__WHAT NEEDS TO BE DONE__.
Nothing but the lines from the one holding "Zabrana okupljanja i" through the last line of the material below should be set down, exactly and without images.

__MATERIALS PROVIDED__.
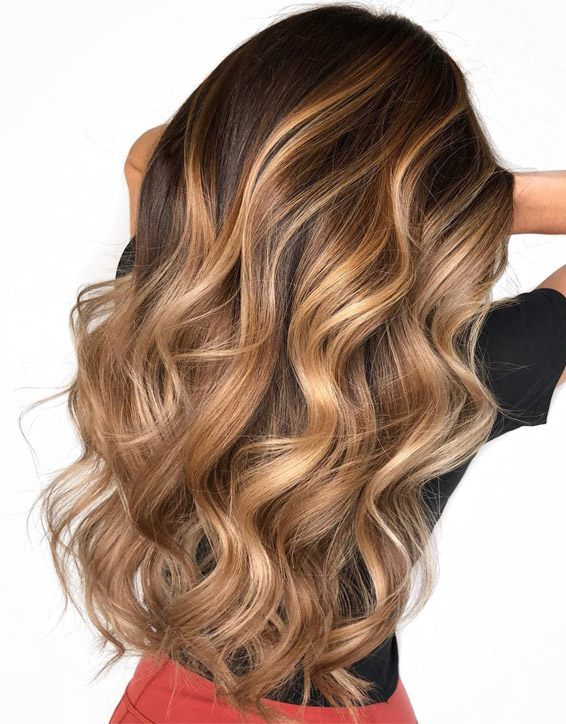 Long Blonde Hairstyles with Brown Highlights for 2019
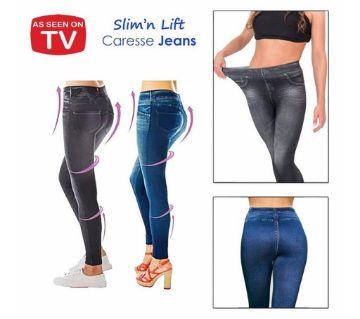 Slimn Lift Caresse Jeans For Ladies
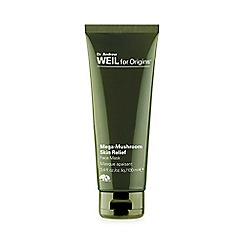 Origins - Mega-Mushroom Skin Relief Face Mask 100ml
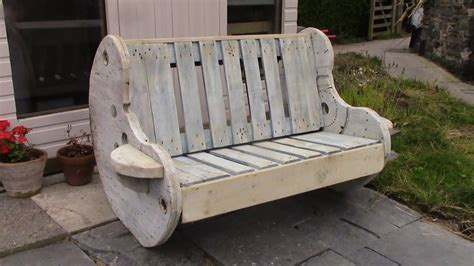 diy garden bench project pallet  cable reel furniture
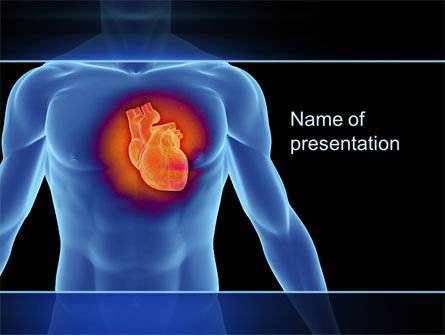 Medical: Heart Disease PowerPoint Template #10449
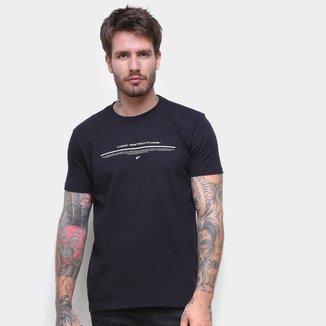 Camiseta Ellus Care Instructions Masculina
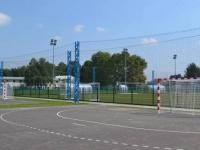 Zabrana okupljanja i treniranja na sportskim objektima u vlasništvu grada Požege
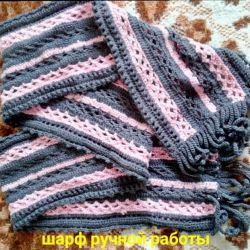 🍥Scarf hand-knitted🍥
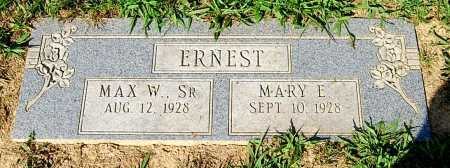 BOSSINGER ERNEST, MARY ESTHER - Juniata County, Pennsylvania | MARY ESTHER BOSSINGER ERNEST - Pennsylvania Gravestone Photos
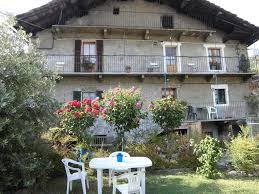 Casa Antica Tile Marble by Bed And Breakfast La Casa Antica Pont Saint Martin Italy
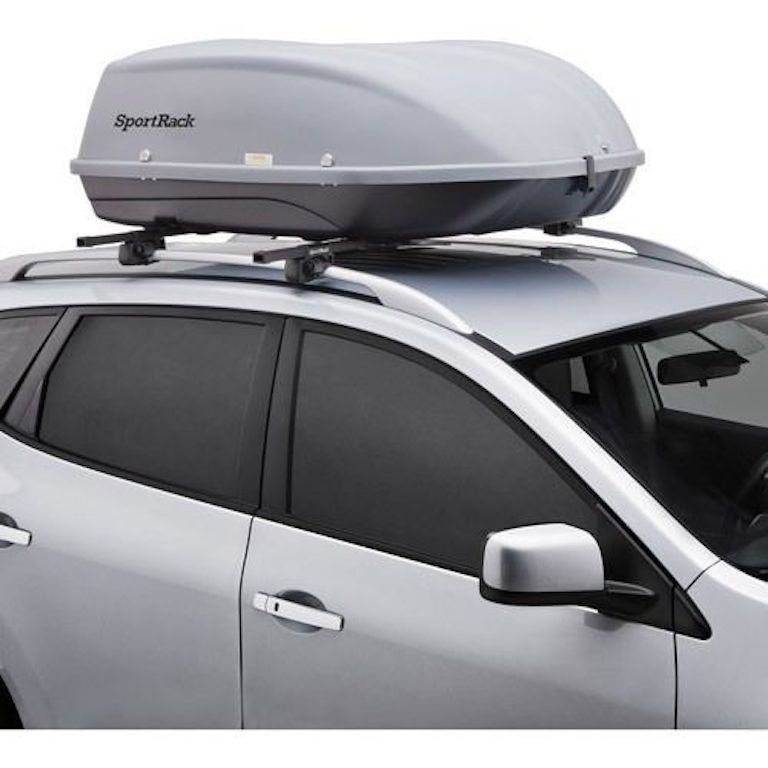 New Xl Roof Mount Cargo Box Storage Car Crossbar Auto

__THE COMPLETED TASK__.
 Zabrana okupljanja i treniranja na sportskim objektima u vlasništvu grada Požege
 🍥Scarf hand-knitted🍥
 BOSSINGER ERNEST, MARY ESTHER - Juniata County, Pennsylvania | MARY ESTHER BOSSINGER ERNEST - Pennsylvania Gravestone Photos
 Casa Antica Tile Marble by Bed And Breakfast La Casa Antica Pont Saint Martin Italy
 New Xl Roof Mount Cargo Box Storage Car Crossbar Auto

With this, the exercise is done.